* **Text shown**:
#!/usr/bin/env python3
"""
Convert a LoRA+Sampler safetensors (HF-style keys) to your custom fused layout:

- Attention:   (q_proj, k_proj, v_proj)  -->  attention.wqkv  (LoRA fused)
- MLP:         (gate_proj, up_proj)      -->  feed_forward.w13 (LoRA fused)
- Attention o: (o_proj)                  -->  attention.wo     (LoRA passthrough)
- MLP down:    (down_proj)               -->  feed_forward.w2  (LoRA passthrough)
- Sampler:     sampler.layers.*          -->  passthrough (unchanged keys)

LoRA fusion math:
ΔW_qkv = block_diag(B_q, B_k, B_v) @ concat([A_q; A_k; A_v])
ΔW_13  = block_diag(B_gate, B_up) @ concat([A_gate; A_up])

IMPORTANT (permutation):
- Your base conversion permutes Q and K rows for RoPE layout.
- Apply the **same row permutation to LoRA-B** of Q and K.
- LoRA-A is column-side (input), so **do not permute LoRA-A**.

This script outputs ONLY the mapped LoRA + sampler tensors as a single .pth.
"""

* **Dataset records**:

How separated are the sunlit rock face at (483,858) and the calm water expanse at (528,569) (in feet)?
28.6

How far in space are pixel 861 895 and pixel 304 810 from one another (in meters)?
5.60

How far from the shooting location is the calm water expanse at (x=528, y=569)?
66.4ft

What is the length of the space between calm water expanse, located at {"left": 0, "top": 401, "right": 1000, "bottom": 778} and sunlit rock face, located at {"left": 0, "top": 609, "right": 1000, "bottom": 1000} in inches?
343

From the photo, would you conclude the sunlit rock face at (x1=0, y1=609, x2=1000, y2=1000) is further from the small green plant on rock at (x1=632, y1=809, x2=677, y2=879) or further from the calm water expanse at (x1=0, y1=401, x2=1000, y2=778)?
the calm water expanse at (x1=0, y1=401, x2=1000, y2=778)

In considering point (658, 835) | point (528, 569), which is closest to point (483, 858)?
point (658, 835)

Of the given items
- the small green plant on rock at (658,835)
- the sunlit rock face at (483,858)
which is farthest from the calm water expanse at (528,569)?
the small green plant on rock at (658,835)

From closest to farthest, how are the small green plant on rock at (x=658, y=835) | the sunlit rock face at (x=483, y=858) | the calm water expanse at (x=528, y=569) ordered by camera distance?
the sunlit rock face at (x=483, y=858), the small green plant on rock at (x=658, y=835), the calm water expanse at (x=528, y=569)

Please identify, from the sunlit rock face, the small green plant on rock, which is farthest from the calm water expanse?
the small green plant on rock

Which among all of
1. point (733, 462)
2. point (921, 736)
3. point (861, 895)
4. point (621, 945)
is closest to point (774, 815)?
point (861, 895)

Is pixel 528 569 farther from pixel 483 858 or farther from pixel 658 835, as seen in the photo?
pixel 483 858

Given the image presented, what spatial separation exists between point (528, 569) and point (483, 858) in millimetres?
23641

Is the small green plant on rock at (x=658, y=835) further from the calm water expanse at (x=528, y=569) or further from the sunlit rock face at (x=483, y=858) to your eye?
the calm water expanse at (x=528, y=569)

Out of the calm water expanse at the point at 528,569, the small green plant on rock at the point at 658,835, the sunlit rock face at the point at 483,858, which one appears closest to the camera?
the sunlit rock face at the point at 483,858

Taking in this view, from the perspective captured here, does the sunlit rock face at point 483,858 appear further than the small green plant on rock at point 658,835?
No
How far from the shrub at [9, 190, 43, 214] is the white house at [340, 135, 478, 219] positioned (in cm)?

* **Task prompt**: Copy the LoRA conversion script word for word from "Convert a LoRA+Sampler" to "feed_forward.w13 (LoRA fused)". The data can be set aside; none of it is used.

* **Reply to the exercise**:
Convert a LoRA+Sampler safetensors (HF-style keys) to your custom fused layout:

- Attention:   (q_proj, k_proj, v_proj)  -->  attention.wqkv  (LoRA fused)
- MLP:         (gate_proj, up_proj)      -->  feed_forward.w13 (LoRA fused)